U.S. to train 25,000 Iraqis for Islamic State offensive in Mosul

The U.S. is training and organizing a force of up to 20,000 to 25,000 Iraqi fighters to launch a major offensive against the Islamic State in the key northern city of Mosul in the spring.

However, the training for the Iraqi attack brigades has only just begun, with the first brigade now in training, a senior U.S. Central Command official told reporters Thursday afternoon. Some of that training is being conducted at al-Asad, a large Iraqi air base northwest of Baghdad that came under attack by Islamic State fighters last week.

An estimated 1,000 to 2,000 Islamic State fighters are ensconced in Mosul, Iraq’s second-largest city.

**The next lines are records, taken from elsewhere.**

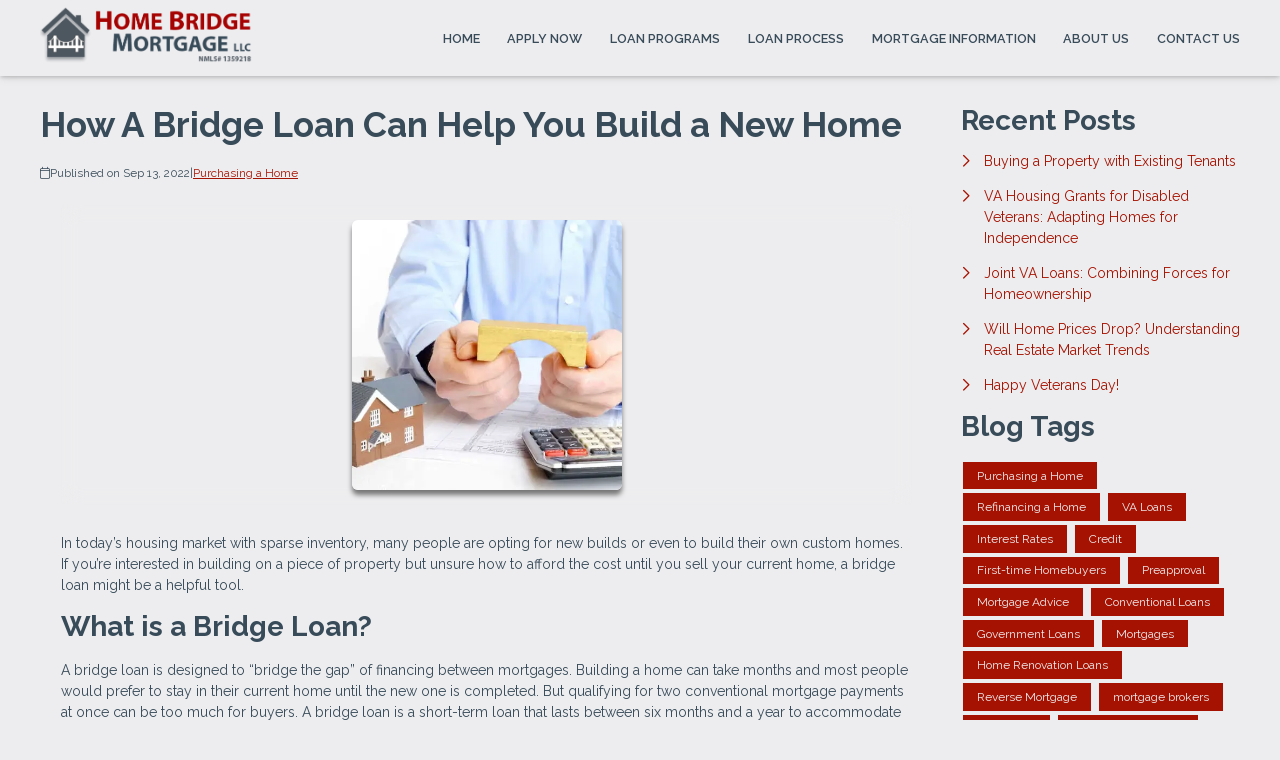

--- FILE ---
content_type: text/plain
request_url: https://www.google-analytics.com/j/collect?v=1&_v=j102&a=1383839677&t=pageview&_s=1&dl=https%3A%2F%2Fwww.homebridgemtg.com%2Fblog%2F109604%2Fpurchasing-a-home%2Fhow-a-bridge-loan-can-help-you-build-a-new-home&ul=en-us%40posix&dt=A%20Bridge%20Loan%20Can%20Help%20You%20Build%20a%20New%20Home&sr=1280x720&vp=1280x720&_u=IEBAAEABAAAAACAAI~&jid=534881830&gjid=497272224&cid=1510254248.1765098177&tid=UA-72461522-1&_gid=1456121328.1765098177&_r=1&_slc=1&z=3392994
body_size: -452
content:
2,cG-B06KZPWS5Q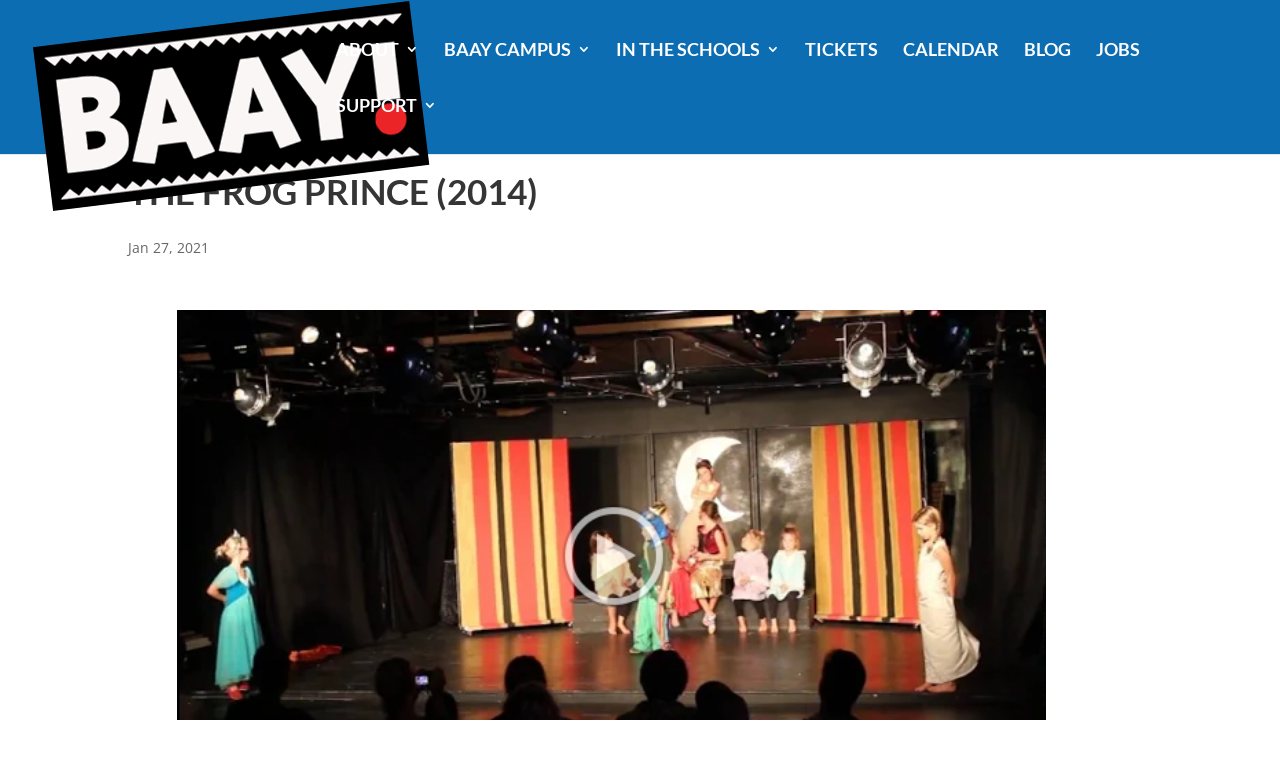

--- FILE ---
content_type: text/css
request_url: https://baay.org/wp-content/themes/Divi-child/style.css
body_size: 219
content:
/*
Theme Name: BAAY Theme
Theme URI: https://baay.org/
Template: Divi
Author: Cascade Computer Consulting
Author URI: http://cascadecomputerconsulting.com/
Description: Custom theme for Bellingham Arts Academy for Youth
Version: 1.0.1584548423
Updated: 2020-03-18 09:20:23

*/

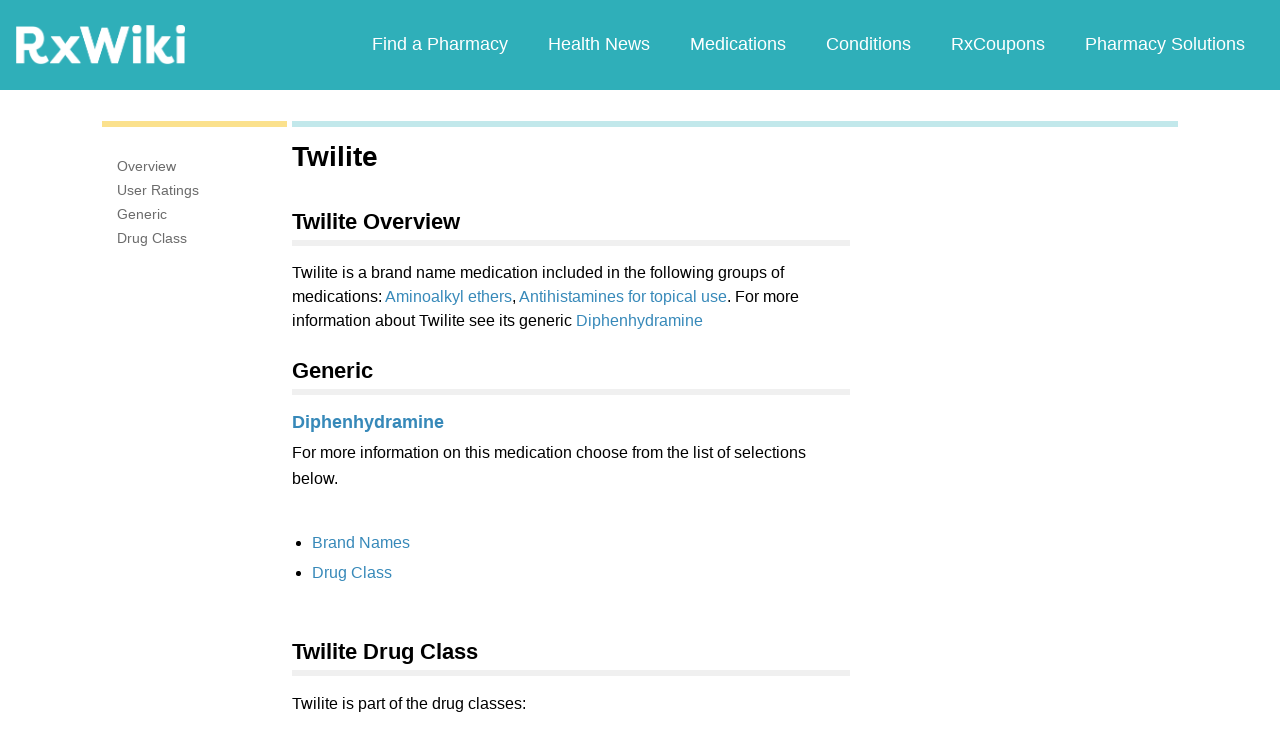

--- FILE ---
content_type: text/html; charset=utf-8
request_url: https://www.google.com/recaptcha/api2/aframe
body_size: 250
content:
<!DOCTYPE HTML><html><head><meta http-equiv="content-type" content="text/html; charset=UTF-8"></head><body><script nonce="uklg4S1HFvMT2NKvQGTPCA">/** Anti-fraud and anti-abuse applications only. See google.com/recaptcha */ try{var clients={'sodar':'https://pagead2.googlesyndication.com/pagead/sodar?'};window.addEventListener("message",function(a){try{if(a.source===window.parent){var b=JSON.parse(a.data);var c=clients[b['id']];if(c){var d=document.createElement('img');d.src=c+b['params']+'&rc='+(localStorage.getItem("rc::a")?sessionStorage.getItem("rc::b"):"");window.document.body.appendChild(d);sessionStorage.setItem("rc::e",parseInt(sessionStorage.getItem("rc::e")||0)+1);localStorage.setItem("rc::h",'1769222560091');}}}catch(b){}});window.parent.postMessage("_grecaptcha_ready", "*");}catch(b){}</script></body></html>

--- FILE ---
content_type: text/javascript; charset=utf-8
request_url: https://app.link/_r?sdk=web2.86.5&branch_key=key_live_ofAKvbd28YCAHL8U4QHP5amkqrmuEgq6&callback=branch_callback__0
body_size: 73
content:
/**/ typeof branch_callback__0 === 'function' && branch_callback__0("1543438152336223556");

The extremist group has been strengthening its defenses in Mosul, which it took over in a June siege.

U.S. planners said when the full force is assembled, it would include five Iraqi attack brigades, three reserve brigades, three Peshmerga brigades, elements of the Mosul fighting force, which is made up of mostly Mosul police, and elements of Iraq’s Counter Terrorist Forces.

The U.S. is a member of a 60-nation coalition that has conducted airstrikes against the Islamic State since August.

The Central Command official said the Islamic State’s ability conduct offensive operations is in decline, despite recent reports of the extremist group’s affiliates surfacing in Pakistan, Lebanon and Egypt, and the recent takeover of al-Baghdadi, a town near al-Asad base.

He said the group has lost the equivalent of three-fourth’s of a U.S. Army division’s worth of people and equipment and about 700 to 800 square kilometers of the land it once held since U.S. and coalition operations began in August, a U.S. Army division typically has up to 20,000 people and the supporting tanks, trucks and armament with them.

“ISIL is in decline,” the official said, using another common identifier for the Islamic State.